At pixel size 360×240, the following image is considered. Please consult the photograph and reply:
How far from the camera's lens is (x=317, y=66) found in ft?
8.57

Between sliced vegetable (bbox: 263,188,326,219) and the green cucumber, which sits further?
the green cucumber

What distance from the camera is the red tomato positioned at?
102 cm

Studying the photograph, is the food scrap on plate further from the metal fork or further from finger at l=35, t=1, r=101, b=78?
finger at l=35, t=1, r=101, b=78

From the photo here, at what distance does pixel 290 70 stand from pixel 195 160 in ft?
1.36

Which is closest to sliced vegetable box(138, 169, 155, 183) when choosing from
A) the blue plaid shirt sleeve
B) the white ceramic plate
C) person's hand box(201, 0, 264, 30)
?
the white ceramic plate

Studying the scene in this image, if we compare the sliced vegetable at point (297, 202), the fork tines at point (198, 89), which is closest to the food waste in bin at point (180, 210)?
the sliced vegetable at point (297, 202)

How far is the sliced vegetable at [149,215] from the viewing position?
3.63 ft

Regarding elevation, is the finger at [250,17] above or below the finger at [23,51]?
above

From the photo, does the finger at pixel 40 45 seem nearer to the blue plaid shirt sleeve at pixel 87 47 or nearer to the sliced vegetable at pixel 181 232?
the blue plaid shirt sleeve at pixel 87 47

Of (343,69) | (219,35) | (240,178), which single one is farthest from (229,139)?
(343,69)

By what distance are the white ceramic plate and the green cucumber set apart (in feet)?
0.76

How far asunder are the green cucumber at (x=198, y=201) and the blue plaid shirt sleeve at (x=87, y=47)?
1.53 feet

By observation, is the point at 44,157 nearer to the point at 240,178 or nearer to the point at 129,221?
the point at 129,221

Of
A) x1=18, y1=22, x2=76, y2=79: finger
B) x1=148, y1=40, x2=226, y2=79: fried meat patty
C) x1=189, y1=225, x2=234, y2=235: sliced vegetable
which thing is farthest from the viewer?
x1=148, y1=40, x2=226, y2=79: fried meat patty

============================================================

- **Task directions**
Reproduce word for word the entries above, starting at the line that contains "Of (343,69) |" and ending at the last line of the entries.

- **The reply**
Of (343,69) | (219,35) | (240,178), which single one is farthest from (229,139)?
(343,69)

By what distance are the white ceramic plate and the green cucumber set apart (in feet)?
0.76

How far asunder are the green cucumber at (x=198, y=201) and the blue plaid shirt sleeve at (x=87, y=47)?
1.53 feet

By observation, is the point at 44,157 nearer to the point at 240,178 or nearer to the point at 129,221?
the point at 129,221

Of
A) x1=18, y1=22, x2=76, y2=79: finger
B) x1=148, y1=40, x2=226, y2=79: fried meat patty
C) x1=189, y1=225, x2=234, y2=235: sliced vegetable
which thing is farthest from the viewer?
x1=148, y1=40, x2=226, y2=79: fried meat patty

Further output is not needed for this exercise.